1bis Die Widerklage ist auch zulässig und zusammen mit der Hauptklage im ordentlichen Verfahren zu beurteilen, wenn:
a. der geltend gemachte Anspruch lediglich aufgrund des Streitwerts im vereinfachten Verfahren, die Hauptklage aber im ordentlichen Verfahren zu beurteilen ist; oder
b. mit der Widerklage auf Feststellung des Nichtbestehens eines Rechts oder Rechtsverhältnisses geklagt wird, nachdem mit der Hauptklage nur ein Teil eines Anspruchs aus diesem Recht oder Rechtsverhältnis eingeklagt wurde und deshalb lediglich aufgrund des Streitwerts das vereinfachte Verfahren Anwendung findet.
2 Übersteigt der Streitwert der Widerklage die sachliche Zuständigkeit des Gerichts, so hat dieses beide Klagen dem Gericht mit der höheren sachlichen Zuständigkeit zu überweisen.
3 Wird Widerklage erhoben, so setzt das Gericht der klagenden Partei eine Frist zur schriftlichen Antwort. Widerklage auf Widerklage ist unzulässig.
Art. 224 Widerklage
1 Die beklagte Partei kann in der Klageantwort Widerklage erheben, wenn der geltend gemachte Anspruch nach der gleichen Verfahrensart wie die Hauptklage zu beurteilen ist.
2 Übersteigt der Streitwert der Widerklage die sachliche Zuständigkeit des Gerichts, so hat dieses beide Klagen dem Gericht mit der höheren sachlichen Zuständigkeit zu überweisen.
3 Wird Widerklage erhoben, so setzt das Gericht der klagenden Partei eine Frist zur schriftlichen Antwort. Widerklage auf Widerklage ist unzulässig.
Die beklagte Partei braucht sich nicht auf die Bekämpfung der Klage zu beschränken. Vielmehr kann sie der klagenden Partei eigene Ansprüche entgegen stellen und Widerklage erheben. Die Widerklage ist eine selbstständige Klage. Sie bleibt bestehen, auch wenn die Klage zurückgezogen oder darauf nicht eingetreten wird. Dank Klage und Widerklage können Ansprüche und Gegenansprüche der Parteien in einem einzigen Prozess behandelt werden. Insofern dient die Widerklage der Prozessökonomie. Dem Gericht bleibt es unbenommen, die Klagen separat zu behandeln ( Art. 125 ). Die Widerklage ist gewöhnlich an drei Voraussetzungen geknüpft:
– Erstens ist sie nur zulässig, wenn für sie die gleiche Prozessart wie für die Hauptklage anwendbar ist ( Abs. 1 ). Gilt für die Hauptklage beispielsweise das vereinfachte Verfahren ( Art. 243 ), so kann keine Widerklage erhoben werden, die ins ordentliche Verfahren gehört. Dies gilt vollumfänglich auch nach dem Entwurf.

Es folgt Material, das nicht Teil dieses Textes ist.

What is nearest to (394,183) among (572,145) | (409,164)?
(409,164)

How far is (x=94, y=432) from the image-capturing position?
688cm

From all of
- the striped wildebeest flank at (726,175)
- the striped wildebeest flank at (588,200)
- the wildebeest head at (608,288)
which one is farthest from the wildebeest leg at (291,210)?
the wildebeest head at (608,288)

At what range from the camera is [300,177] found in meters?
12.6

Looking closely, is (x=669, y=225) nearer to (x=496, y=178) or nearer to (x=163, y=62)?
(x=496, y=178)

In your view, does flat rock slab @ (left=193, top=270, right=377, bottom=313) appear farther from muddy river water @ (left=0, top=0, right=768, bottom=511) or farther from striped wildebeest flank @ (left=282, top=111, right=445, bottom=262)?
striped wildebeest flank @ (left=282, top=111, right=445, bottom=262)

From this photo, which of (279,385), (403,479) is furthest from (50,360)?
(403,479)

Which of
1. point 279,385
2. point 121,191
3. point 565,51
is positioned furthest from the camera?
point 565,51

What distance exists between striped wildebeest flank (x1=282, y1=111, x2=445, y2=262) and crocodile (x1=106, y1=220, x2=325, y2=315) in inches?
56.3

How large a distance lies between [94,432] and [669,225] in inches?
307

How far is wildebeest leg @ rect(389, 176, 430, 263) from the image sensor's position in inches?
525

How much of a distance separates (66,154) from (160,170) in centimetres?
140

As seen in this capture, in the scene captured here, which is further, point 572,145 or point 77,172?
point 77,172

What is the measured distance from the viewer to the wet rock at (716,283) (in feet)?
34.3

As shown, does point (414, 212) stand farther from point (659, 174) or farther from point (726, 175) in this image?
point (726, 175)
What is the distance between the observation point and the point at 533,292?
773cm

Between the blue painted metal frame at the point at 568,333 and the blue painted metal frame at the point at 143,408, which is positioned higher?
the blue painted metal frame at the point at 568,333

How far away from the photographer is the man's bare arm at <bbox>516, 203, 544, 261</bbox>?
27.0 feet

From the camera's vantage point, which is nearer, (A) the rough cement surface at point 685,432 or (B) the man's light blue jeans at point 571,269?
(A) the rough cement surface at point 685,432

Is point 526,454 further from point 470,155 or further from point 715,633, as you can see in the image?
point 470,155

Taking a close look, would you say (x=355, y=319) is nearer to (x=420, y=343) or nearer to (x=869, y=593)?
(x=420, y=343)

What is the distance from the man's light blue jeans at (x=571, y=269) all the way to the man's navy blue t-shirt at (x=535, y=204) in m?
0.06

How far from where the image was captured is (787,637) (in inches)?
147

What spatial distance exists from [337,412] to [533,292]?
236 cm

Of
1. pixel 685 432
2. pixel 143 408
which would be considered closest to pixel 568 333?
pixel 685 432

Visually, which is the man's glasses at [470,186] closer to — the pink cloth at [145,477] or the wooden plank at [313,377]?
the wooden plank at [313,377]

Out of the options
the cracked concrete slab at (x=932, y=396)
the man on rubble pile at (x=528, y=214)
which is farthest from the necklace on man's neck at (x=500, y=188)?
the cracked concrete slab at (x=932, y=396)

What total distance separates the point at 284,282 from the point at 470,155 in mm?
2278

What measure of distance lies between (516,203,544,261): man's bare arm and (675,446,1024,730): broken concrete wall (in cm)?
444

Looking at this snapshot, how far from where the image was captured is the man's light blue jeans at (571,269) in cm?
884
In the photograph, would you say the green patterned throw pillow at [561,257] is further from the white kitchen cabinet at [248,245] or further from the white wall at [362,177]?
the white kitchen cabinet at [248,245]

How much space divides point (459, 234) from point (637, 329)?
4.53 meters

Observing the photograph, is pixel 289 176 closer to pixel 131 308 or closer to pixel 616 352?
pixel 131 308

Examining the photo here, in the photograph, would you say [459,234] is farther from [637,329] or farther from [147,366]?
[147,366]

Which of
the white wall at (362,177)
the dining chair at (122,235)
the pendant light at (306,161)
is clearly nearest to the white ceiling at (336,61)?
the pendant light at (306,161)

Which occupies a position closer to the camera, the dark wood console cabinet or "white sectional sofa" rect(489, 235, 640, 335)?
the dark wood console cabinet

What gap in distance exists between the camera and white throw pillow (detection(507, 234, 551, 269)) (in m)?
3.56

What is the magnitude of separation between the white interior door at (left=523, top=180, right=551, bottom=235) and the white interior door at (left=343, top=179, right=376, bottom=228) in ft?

– Als zweite Voraussetzung hatte der Vorentwurf einen sachlichen Zusammenhang (Konnexität) von Klage und Widerklage verlangt (Art. 80 VE). Der Entwurf differenziert diesbezüglich: Konnexität der Widerklage ist nur notwendig, wenn der Gerichtsstand für sie einzig mit Artikel 14 begründet werden kann. Ergibt sich der Gerichtsstand der Widerklage jedoch zusätzlich aus einer anderen Gerichtsstandsnorm oder aus einer Gerichtsstandsklausel, so dürfen beim Hauptklagegericht auch sachfremde Gegenansprüche geltend gemacht werden.
– Wie schon im Vorentwurf wird nicht verlangt, dass das Hauptklagegericht für die Widerklage sachlich zuständig sein muss. Vielmehr werden Klage und Widerklage an das Gericht mit der grösseren Spruchkompetenz überwiesen, wenn der Streitwert des Widerklagebegehrens die Zuständigkeit des Hauptklagegerichts übersteigt ( Abs. 2 ). Diese Überweisung entspricht einem Anliegen der Vernehmlassung. Selbstverständlich kann sie nur stattfinden, wenn die Klägerin dadurch keine Instanz verliert. So darf in einem Prozess, der bei einem unteren kantonalen Gericht hängig ist, keine Widerklage erhoben werden, die in die sachliche Zuständigkeit der einzigen kantonalen Instanz – etwa des Handelsgerichts ( Art. 6 ) – fällt. Absatz 3 schliesslich verbietet die sog. Wider-Widerklage, denn der Prozess würde sonst zu kompliziert.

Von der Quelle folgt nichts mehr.